A lament against the domestication of "gayness" with an acute awareness that gay marriage is not just an individual right, but a social change:
"...Certainly, there were always members of the gay community who would rather not have borne the burden of existential difference, who would rather have stayed who they were while seeing society change in such a way that who they are might be allowed to count as normal. The domestication of same-sex desire is surely a good thing for these people. But their individual advantage does not mean that the world as a whole is not losing something, and it has been one of the great fallacies of the liberal defenders of gay marriage to assume that what is good for any given individual is for that very reason good for society. The loss we have in fact suffered is one akin to the loss of some mighty species of wild boar as it is bred downward into a fat, ugly, lazy, edible pig; or to the move of indigenous Amazonians from the rainforest into squalid urban slums."

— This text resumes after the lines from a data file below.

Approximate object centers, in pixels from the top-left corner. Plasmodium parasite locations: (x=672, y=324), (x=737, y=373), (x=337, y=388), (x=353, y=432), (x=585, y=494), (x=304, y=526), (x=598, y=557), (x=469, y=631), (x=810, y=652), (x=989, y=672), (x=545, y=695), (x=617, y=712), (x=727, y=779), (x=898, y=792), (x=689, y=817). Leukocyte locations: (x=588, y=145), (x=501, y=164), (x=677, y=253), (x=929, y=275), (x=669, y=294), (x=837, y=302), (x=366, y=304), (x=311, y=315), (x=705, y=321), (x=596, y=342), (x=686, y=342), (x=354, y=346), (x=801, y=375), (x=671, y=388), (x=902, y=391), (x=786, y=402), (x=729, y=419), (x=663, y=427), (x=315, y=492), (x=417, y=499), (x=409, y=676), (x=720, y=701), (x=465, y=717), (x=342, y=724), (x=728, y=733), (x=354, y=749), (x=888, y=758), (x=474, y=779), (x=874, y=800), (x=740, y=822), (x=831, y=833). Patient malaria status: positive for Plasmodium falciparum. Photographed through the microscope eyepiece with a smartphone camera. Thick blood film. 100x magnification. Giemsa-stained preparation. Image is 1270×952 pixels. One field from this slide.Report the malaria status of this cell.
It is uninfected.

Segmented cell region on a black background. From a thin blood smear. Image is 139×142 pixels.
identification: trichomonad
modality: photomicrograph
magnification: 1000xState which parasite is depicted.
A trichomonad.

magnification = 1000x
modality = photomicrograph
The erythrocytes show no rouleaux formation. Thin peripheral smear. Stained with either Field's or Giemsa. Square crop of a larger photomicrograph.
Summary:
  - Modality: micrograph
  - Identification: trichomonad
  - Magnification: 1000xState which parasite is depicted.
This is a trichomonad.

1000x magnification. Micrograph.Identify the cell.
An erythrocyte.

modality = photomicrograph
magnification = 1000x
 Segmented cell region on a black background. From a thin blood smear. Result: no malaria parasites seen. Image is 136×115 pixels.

Some interesting observations on how as marriage came to be seen as about love and the source of all happiness, it also came to be seen as work. Just as work is now suppose to reflect an urgent and creative passion:
"What is more difficult to understand, and what seems to invite only controversial theses, is the question of why the conception of marriage as love, on the one hand, and as work on the other, emerged together in the modern era. Some have argued that it was precisely the expectation that marriage should be sustained by love that brought the institution to a crisis, and brought us to a situation more absurd than Shaw could have imagined, where couples are expected to work in order to preserve themselves in the exhausting and abnormal condition in which they started out."
The author, a professor of philosophy at Concordia University in Montreal, attributes this to the capacity of capitalism to domesticate all other ways of being.